- [Given request]:
From the text on buying an RV, reproduce the stretch from "Intended Use —" through "usually very expensive.".

- [Text extract]:
####

Buying an RV is an analyzer’s worst nightmare. There are thousands of new and used RV models to choose from in North America. Only a few of these are great. Some are downright dangerous. Some key decisions that need to be made are:
Type – Should we get a motorized RV (a motorhome), a towable RV (e.g. travel trailer or 5th wheel), or a truck camper?
Each type has pros and cons. We decided that a motorhome would be best for our intended style of travel. They work well for both wilderness and urban camping, whether staying in a campground or free camping. The S&M Motel that we used in Europe as part of the ‘Great Trans-Atlantic Camper Van Swap is a motorhome.
Intended Use — Very few RVs are suitable for heavy usage. Most are designed for vacationers who use them less than 4 weeks a year. These aren’t built to last or to stand up to daily use by full-timers or snow-birds. The few that are are usually very expensive.
New or Used – We intended to purchase a used RV. New RV’s typically depreciate about 30% in the first 3 years. Like used gym equipment, it’s possible to find lightly used RVs at a significant discount. In addition to the new car smell, new RVs typically come with a lot of small issues that need to be addressed. A properly maintained used RV should have had all the bugs worked out, but careful research and inspection are required to avoid buying someone else’s problems. Between our intended travels in 2013 and those of our friends Sue and Martin in 2014, we expect to put on between 50,000 and 80,000 kilometers over the next 2 years. This is much more mileage than most RVs receive (typical usage is 6,000 km per year), so it’s essential that we buy an RV with very low mileage.
Size – We want the shortest RV that would meet our needs. This makes driving and parking much easier. Although larger units are impressive and tempting, and sometimes not much more costly, they don’t work very well in the city.

####

- [Recorded information]:
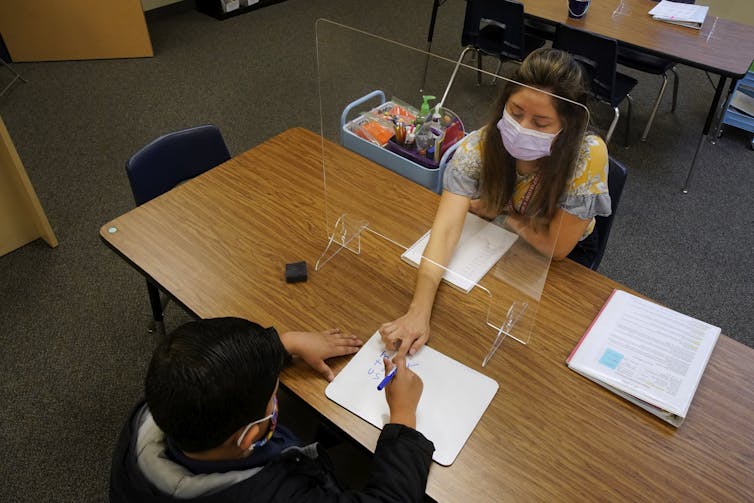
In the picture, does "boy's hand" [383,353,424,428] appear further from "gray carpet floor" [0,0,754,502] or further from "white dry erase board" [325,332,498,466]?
"gray carpet floor" [0,0,754,502]

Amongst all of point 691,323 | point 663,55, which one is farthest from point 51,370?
point 663,55

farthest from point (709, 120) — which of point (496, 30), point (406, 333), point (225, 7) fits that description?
point (225, 7)

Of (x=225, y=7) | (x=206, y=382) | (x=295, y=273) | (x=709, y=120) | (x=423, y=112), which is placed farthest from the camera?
(x=225, y=7)

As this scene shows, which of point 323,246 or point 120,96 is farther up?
point 323,246

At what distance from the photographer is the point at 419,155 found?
159cm

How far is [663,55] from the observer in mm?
2709

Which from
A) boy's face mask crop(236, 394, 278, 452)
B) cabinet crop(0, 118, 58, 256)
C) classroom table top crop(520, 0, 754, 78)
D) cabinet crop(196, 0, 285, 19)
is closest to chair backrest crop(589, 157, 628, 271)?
boy's face mask crop(236, 394, 278, 452)

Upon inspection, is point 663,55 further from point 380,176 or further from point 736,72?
point 380,176

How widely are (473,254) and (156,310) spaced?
118cm

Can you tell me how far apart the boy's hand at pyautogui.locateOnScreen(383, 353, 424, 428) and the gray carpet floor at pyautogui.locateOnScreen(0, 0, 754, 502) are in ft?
3.65

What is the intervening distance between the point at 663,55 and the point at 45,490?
3.10 metres

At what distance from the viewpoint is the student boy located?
2.63 ft

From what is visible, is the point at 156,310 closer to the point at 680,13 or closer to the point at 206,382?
the point at 206,382

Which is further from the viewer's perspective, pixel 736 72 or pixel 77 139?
pixel 77 139
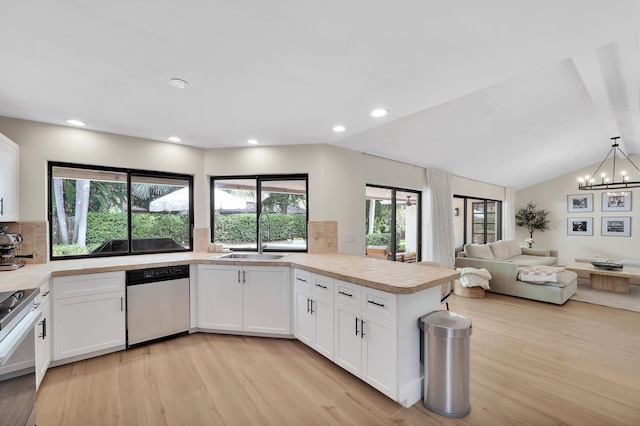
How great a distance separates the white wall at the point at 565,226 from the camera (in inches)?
276

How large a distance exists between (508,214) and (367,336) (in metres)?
7.92

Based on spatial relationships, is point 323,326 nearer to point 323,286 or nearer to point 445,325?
point 323,286

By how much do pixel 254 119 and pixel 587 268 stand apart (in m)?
6.37

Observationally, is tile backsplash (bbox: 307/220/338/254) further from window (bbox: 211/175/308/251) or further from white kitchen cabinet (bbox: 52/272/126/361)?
white kitchen cabinet (bbox: 52/272/126/361)

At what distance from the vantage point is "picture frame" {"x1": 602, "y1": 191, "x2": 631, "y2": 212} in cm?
707

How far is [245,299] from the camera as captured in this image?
9.89ft

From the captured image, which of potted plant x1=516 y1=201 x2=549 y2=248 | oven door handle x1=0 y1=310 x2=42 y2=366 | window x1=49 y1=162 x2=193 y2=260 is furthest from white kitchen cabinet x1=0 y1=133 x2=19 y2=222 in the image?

####

- [Finished exercise]:
Intended Use — Very few RVs are suitable for heavy usage. Most are designed for vacationers who use them less than 4 weeks a year. These aren’t built to last or to stand up to daily use by full-timers or snow-birds. The few that are are usually very expensive.